Firstly I should point out that I love end of the year blogs, year in review blogs and all those summaries and sharings of the great books people have read during the course of the year. I love that there are so many readers out there, sharing the joy. I love reading other people’s impressions on what has stirred them and what hasn’t and I love reading about reading ambitions and plans and the books people wished they had read and all of that. Aside from the Caboodle hidden books game, it really is the highlight of the year. And I have written many such blogs myself in the past, listing all the books I’ve read, commenting on those I’ve particularly enjoyed, selecting favourites and minimising duds. I’ve had great pleasure writing them, it is always fun going back over well-loved books, reminding myself of the joys and pleasures tinged with sadness at how few of them I’d ever get to re-read. But this year I’m not writing a list. Why is that? Well, let me explain…
I’ve mentioned before that I plan to read less, more slowly, in an attempt to take more of it in. My plan is to read no more than one book a week. Neither am I planning to buy any books (I have broken this already, it’s all so tempting, having bought 4 books since I last resolved not to buy any) and this is going to be a challenge. What I need to do is get to the root of the temptation, what it is that makes me want to read more, buy more. Part of this is an acquisitive aspect to my nature. I imagine everyone is acquisitive in some ways: people buy lots of clothes, shoes, handbags, people buy lots of gadgets and movies, they buy furniture and soft furnishings and watches and jewellery and those kinds of things. The digital explosion has made this worse, I think. We can carry around 5,000 books in a smaller than a book sized package. Movies and music are available on demand all of the time. The concept of denial, of restriction, of discerning choice is becoming obsolete. And perhaps it’s not just digital things. Why spend time cooking a meal when Tesco have already made it for you? Why bother making clothes when Primark have all the t-shirts you could ever want for just £1? The idea of spending time is too associated with wasted time, but perhaps that’s a fair criticism when time is so easily spent on virtually nothing (yes, I mean you social media).

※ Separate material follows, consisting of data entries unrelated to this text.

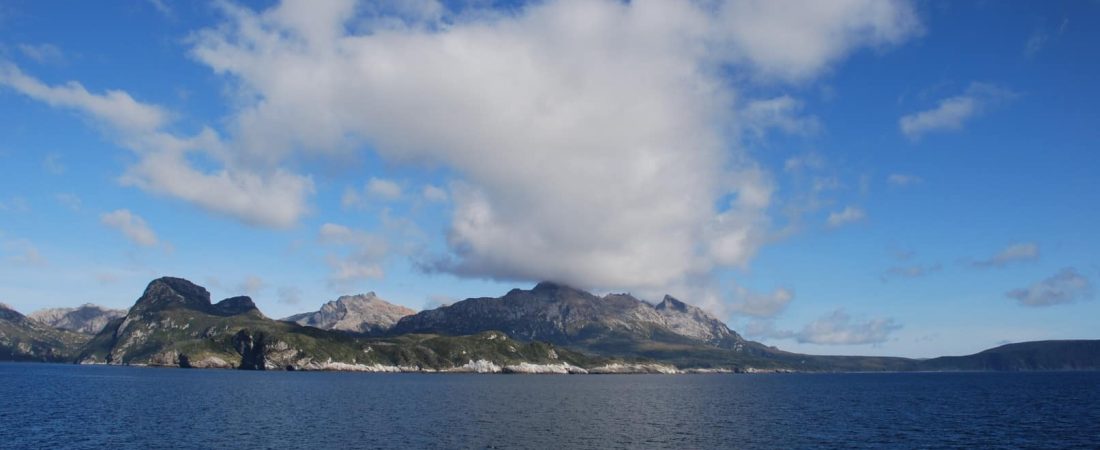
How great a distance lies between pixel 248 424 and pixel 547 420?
52.5 m

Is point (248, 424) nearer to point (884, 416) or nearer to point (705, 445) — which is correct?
point (705, 445)

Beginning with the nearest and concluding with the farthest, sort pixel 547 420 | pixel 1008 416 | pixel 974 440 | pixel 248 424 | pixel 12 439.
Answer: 1. pixel 12 439
2. pixel 974 440
3. pixel 248 424
4. pixel 547 420
5. pixel 1008 416

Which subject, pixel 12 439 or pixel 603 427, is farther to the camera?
pixel 603 427

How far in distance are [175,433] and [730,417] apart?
101m

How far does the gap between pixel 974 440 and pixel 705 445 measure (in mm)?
40774

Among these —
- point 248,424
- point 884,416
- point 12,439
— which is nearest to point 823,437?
point 884,416

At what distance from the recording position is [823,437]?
107 meters

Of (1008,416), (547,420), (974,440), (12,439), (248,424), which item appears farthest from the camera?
(1008,416)

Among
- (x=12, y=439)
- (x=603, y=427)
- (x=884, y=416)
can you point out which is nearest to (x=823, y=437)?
(x=603, y=427)

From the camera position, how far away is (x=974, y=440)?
102 m

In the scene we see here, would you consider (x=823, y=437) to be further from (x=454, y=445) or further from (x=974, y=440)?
(x=454, y=445)

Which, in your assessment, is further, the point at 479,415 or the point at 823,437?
the point at 479,415

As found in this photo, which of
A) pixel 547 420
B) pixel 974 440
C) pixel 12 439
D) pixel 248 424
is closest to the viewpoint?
pixel 12 439

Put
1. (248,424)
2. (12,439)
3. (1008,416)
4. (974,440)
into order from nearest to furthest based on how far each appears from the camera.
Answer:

I am acquisitive about books. I buy more books than I can possibly read and then feel guilty about having left them on the shelves for aeons without ever getting around to reading them whilst buying more in spite of the guilt. I was thinking about this phenomena on the train, which is where I do both my reading and thinking, my mind turned to the problem having read a few blogs in which one of the core themes was the books people hadn’t got around to but wished they had. I totally related. I feel like that too, all the time in fact. There is always another book to read and there’s this sense that time is limited and running out which of course it is. I realised that, for me, end of the year lists are part of that pressure. It creates a false sense of urgency, the sensation that the sand has run out of the glass and there is no more time, no more opportunity, that what you’ve read is all you’ve read and the starkness of it, the ‘taking stock’ – as though books are units of product in our mental warehouse (which they are) – makes it obvious what has been done and, more importantly, what hasn’t. It’s that eternal challenge: if you spend all your time enumerating what you haven’t got then you don’t have time to appreciate what you do have.

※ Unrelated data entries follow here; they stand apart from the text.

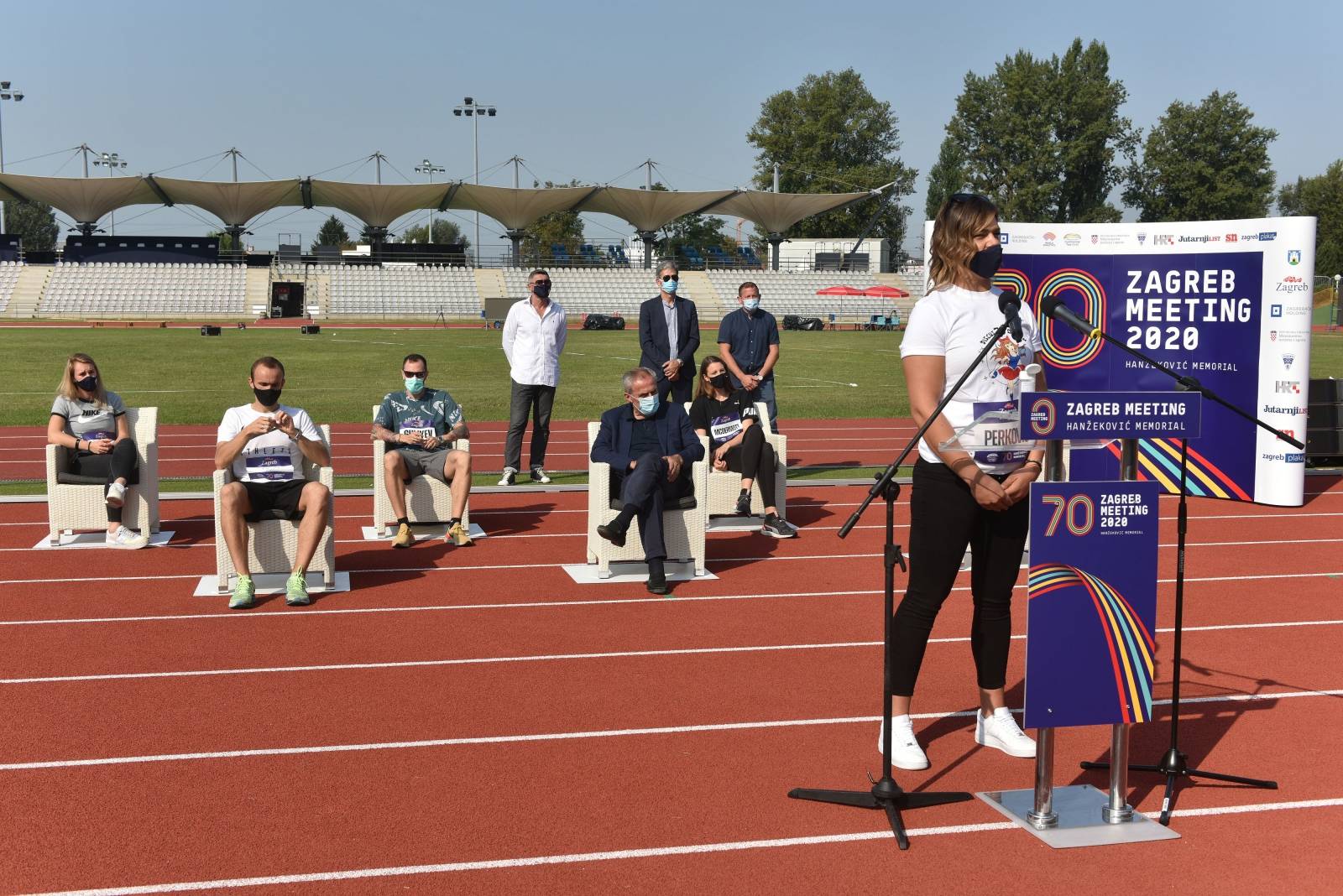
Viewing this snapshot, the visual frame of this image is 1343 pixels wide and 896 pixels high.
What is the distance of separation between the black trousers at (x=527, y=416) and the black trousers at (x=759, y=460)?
104 inches

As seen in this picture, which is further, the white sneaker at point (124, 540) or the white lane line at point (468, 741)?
the white sneaker at point (124, 540)

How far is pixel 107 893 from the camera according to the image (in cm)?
381

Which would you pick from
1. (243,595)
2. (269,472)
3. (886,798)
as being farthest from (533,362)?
(886,798)

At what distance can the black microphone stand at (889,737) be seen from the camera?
411cm

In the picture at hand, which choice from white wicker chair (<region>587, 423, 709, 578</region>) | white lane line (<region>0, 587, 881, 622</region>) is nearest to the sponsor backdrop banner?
white lane line (<region>0, 587, 881, 622</region>)

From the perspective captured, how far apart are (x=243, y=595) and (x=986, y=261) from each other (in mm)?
4854

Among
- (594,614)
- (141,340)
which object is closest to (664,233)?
(141,340)

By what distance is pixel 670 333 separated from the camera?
11.3m

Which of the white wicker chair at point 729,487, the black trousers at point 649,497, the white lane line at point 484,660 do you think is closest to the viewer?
the white lane line at point 484,660

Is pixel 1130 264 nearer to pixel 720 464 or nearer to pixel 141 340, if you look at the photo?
pixel 720 464

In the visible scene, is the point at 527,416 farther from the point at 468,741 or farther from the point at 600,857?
the point at 600,857

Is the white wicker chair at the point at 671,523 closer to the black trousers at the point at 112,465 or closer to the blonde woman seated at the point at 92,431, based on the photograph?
the blonde woman seated at the point at 92,431

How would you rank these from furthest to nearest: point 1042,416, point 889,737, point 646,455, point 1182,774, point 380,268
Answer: point 380,268
point 646,455
point 1182,774
point 889,737
point 1042,416

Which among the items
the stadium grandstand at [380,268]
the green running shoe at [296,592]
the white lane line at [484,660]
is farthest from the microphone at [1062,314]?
the stadium grandstand at [380,268]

Time is running out, this is an eternal truth. We never know how much time we have, what the last book we will read will be and all the books we’ll have missed because we’ve never got around to them. That doesn’t even take into account the books that are written after we die, an incalculable number. But it’s also true that time doesn’t run out on 31st December, that we don’t have to stop and start all over again. Time is a continuous thread: one year rolls into the next as one month rolls into the next as one week rolls into the next and one day rolls into the next as one minute rolls into the next. Taking stock at the end of the year and starting that clean sheet at the beginning of the next one can be a valuable structure, it can make us feel refreshed and it can remind us of all that we’ve achieved. But it can also make us feel desperate, and perhaps this is part of the experience I need to break. I know time is limited, but perhaps, like Robert Frost famously said, it is better to play tennis with the net up. If time is limited, perhaps I need to choose what I read more carefully and perhaps I ought to make more of an effort to value what I have read. Just because it’s Christmas doesn’t mean that guzzling is obligatory.

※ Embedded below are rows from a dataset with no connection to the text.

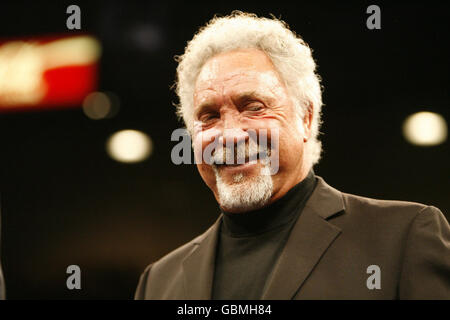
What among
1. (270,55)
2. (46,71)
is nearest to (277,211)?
(270,55)

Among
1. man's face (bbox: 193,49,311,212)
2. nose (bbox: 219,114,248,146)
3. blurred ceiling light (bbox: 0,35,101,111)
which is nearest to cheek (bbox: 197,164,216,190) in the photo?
man's face (bbox: 193,49,311,212)

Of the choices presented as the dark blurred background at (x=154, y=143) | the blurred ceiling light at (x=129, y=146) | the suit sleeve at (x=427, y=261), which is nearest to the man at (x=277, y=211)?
the suit sleeve at (x=427, y=261)

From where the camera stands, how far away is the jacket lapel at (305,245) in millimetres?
1196

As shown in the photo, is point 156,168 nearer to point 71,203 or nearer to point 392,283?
point 71,203

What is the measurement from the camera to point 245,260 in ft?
4.58

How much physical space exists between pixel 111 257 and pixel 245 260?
919 millimetres

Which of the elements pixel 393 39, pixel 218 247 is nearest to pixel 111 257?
pixel 218 247

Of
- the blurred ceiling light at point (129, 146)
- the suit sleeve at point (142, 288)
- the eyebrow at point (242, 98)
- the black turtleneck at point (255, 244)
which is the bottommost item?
the suit sleeve at point (142, 288)

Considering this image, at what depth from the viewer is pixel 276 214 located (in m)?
1.41

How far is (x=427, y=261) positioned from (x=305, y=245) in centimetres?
31

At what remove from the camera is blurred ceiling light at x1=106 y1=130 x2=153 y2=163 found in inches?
83.4

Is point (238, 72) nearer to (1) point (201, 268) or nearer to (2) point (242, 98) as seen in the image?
(2) point (242, 98)

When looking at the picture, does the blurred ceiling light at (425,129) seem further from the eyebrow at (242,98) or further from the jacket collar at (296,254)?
the eyebrow at (242,98)

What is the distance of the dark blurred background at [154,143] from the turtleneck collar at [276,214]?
1.33ft
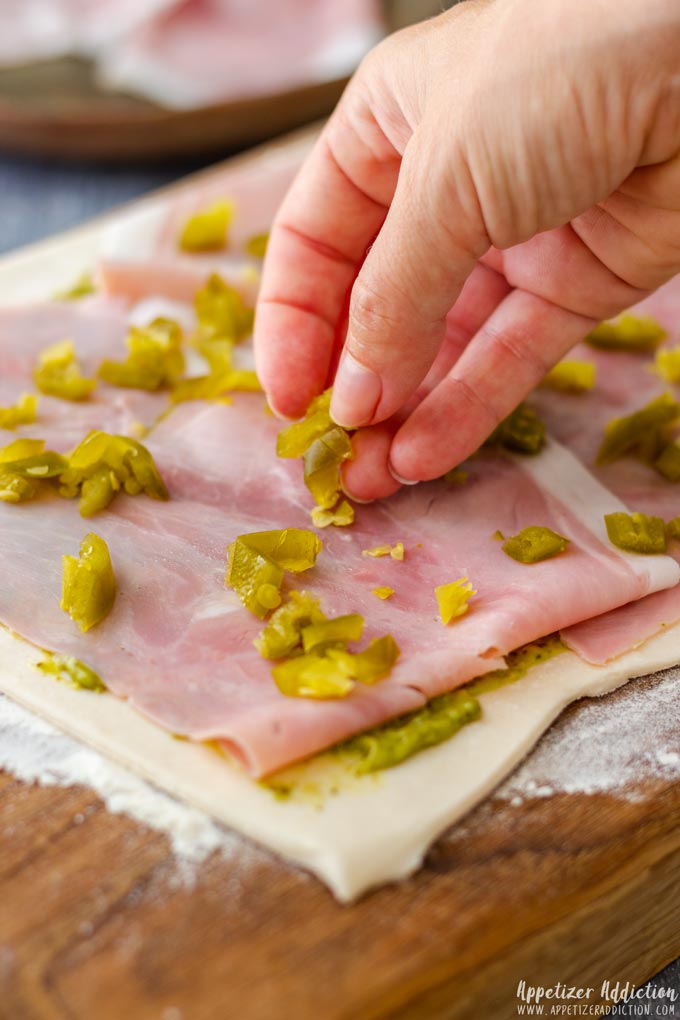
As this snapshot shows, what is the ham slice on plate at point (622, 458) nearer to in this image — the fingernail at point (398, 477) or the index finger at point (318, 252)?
the fingernail at point (398, 477)

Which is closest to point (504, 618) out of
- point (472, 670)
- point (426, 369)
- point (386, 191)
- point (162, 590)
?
point (472, 670)

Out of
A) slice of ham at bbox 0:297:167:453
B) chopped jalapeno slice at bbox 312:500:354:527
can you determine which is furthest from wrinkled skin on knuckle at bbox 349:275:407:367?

There is only the book in front of me. The next book I will choose when I’ve finished this one. I will read and absorb. I will no longer ‘take stock’. Books can be things to be consumed, but that’s not what I want them to be. Not writing an end of the year list is, perhaps, only a tiny piece of the puzzle, but whilst it feels kind of weird not to do it it also feels pretty good. I don’t need to pick over the bones of the year or set detailed plans for the next one (which, let’s face it, I’ll never stick to). I only need to think about what I’m reading today, and tomorrow…well, I’m strangely content for that to remain a mystery.